Vertebrobasilar dolichoectasia treatment

The best conventional management of Vertebrobasilar dolichoectasia may be the control of arterial hypertension. According to series studies, arterial hypertension not only plays a role in the formation and enlargement of intracranial dolichoectasia, but also contributes to the increased incidence of both ischemic stroke and intracranial hemorrhage 1) 2).

Risk of bias in the studies are too high to make any recommendation regarding treatment 3).


If the condition of the patients is stable and benign, they can be treated with medication or stent reconstruction. Given the serious complications that can be caused by open surgery, care must be taken when selecting the patients to be treated using open surgery, but more studies are needed to support this conclusion. The key points are to avoid aneurysm thrombosis and maintain patency of the perforators 4).


Transposition techniques are often required to decompress the brainstem with dolichoectatic pathology.

When indicated, the operative techniques utilized to address vertebrobasilar artery dolichoectasia must be individually tailored, can be technically challenging, and have been rarely expounded.

The surgical techniques that Barrow and Ellis from the Emory University Hospital and Lenox Hill Hospital, have employed to alleviate the compression, included simple decompression as well as sling-assisted arterial transposition. The evolution and refinement of ther transposition technique are detailed.

A wide range of pathological conditions may result from compression of neural structures throughout the course of the vertebrobasilar system. Compression of cervical nerve roots, the spinal cord, brainstem, and cranial nerves can be seen. Microsurgical management may be indicated in selected cases with gratifying results.

Pathological compression of neural structures throughout the course of the vertebrobasilar system should be recognized. When indicated, microsurgical decompression must be tailored to the individual symptomology and the unique anatomic relationship in each case with the potential to prevent neurological worsening and, in many cases, improve functional outcome 5).


1)
Pico F, Labreuche J, Touboul PJ, et al. Intracranial arterial dolichoectasia and its relation with atherosclerosis and stroke subtype. Neurology. 2003;61:1736–42.
2)
Passero SG, Calchetti B, Bartalini S. Intracranial bleeding in patients with vertebrobasilar dolichoectasia.

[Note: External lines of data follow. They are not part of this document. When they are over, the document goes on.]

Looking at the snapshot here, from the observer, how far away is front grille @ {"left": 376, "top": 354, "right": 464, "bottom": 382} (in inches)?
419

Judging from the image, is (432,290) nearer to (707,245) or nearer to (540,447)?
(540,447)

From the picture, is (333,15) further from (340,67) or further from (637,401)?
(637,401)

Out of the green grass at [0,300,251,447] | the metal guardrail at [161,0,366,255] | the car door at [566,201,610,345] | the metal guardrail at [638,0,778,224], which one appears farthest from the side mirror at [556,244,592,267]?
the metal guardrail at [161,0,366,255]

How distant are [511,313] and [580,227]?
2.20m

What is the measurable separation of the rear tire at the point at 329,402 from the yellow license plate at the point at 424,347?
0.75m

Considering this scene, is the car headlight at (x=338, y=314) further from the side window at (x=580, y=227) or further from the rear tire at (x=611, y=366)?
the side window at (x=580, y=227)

Stroke. 2005;36:1421–5.
3)
Wolters FJ, Rinkel GJ, Vergouwen MD. Clinical course and treatment of vertebrobasilar dolichoectasia: a systematic review of the literature. Neurol Res. 2013 Mar;35(2):131-7. doi: 10.1179/1743132812Y.0000000149. Review. PubMed PMID: 23452575.
4)
Zhang H, Shi M, Tong X. Treatment of Symptomatic Dolichoectatic Vertebrobasilar Aneurysms: A Single-Center Experience with 12 Patients. World Neurosurg. 2018 Nov;119:e407-e416. doi: 10.1016/j.wneu.2018.07.176. Epub 2018 Jul 30. PubMed PMID: 30071326.
5)
Barrow DL, Ellis JA. Microsurgical Strategies for the Treatment of Compression Neuropathies Secondary to Vertebrobasilar Dolichoectasia: From Simple Decompression to Sling Transposition. Oper Neurosurg (Hagerstown). 2018 Dec 27. doi: 10.1093/ons/opy391. [Epub ahead of print] PubMed PMID: 30590732.